Please copy every line of the data in which the string "granularity" appears.

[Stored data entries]
***
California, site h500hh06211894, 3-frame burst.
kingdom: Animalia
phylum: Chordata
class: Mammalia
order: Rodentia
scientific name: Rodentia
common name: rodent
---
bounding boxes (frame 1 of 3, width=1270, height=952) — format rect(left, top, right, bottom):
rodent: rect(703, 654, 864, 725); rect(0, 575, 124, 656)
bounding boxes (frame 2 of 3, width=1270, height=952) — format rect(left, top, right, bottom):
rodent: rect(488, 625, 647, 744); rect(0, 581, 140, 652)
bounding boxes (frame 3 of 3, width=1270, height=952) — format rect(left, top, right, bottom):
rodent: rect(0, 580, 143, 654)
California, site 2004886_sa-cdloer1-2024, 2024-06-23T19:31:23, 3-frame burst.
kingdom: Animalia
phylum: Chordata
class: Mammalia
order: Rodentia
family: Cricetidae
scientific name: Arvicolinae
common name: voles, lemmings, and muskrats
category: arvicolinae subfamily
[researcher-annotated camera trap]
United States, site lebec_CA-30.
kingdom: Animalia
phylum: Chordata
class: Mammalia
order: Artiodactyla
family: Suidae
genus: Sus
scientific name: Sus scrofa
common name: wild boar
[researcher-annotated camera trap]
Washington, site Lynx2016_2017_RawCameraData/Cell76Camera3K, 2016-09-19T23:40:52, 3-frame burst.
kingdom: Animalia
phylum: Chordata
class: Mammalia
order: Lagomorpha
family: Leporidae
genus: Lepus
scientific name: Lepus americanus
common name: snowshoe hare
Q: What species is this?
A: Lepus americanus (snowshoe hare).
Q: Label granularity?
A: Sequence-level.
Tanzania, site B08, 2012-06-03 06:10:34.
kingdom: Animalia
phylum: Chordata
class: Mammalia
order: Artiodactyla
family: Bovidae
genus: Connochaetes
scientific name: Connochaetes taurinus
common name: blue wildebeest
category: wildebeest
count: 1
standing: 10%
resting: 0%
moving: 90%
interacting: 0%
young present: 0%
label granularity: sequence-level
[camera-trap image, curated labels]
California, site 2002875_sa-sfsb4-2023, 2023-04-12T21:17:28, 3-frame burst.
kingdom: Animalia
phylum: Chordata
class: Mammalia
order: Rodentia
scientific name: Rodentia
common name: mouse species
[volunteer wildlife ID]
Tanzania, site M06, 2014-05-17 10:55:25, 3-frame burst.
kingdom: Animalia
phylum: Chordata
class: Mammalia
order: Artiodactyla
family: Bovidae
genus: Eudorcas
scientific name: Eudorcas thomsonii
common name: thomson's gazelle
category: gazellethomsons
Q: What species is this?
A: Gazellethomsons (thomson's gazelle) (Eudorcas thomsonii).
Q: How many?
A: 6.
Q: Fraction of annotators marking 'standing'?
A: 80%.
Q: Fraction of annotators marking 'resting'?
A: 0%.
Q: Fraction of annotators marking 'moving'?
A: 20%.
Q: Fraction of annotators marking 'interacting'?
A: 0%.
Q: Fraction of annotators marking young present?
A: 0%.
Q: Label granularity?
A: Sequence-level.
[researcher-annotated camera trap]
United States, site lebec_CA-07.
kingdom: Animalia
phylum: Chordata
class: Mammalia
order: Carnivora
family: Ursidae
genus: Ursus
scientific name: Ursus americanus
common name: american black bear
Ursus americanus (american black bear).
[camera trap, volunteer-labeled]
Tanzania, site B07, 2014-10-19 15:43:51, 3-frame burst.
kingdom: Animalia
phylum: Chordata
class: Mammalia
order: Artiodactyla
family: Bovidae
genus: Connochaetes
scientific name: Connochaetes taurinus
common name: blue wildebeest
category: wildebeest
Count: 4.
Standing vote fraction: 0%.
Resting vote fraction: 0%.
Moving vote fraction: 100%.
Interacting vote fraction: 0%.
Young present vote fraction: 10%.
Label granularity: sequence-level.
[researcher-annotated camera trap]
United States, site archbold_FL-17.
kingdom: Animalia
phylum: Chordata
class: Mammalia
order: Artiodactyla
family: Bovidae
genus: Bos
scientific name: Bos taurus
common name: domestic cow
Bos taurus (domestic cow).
***
Solution to this problem ->
Q: Label granularity?
label granularity: sequence-level
Q: Label granularity?
Label granularity: sequence-level.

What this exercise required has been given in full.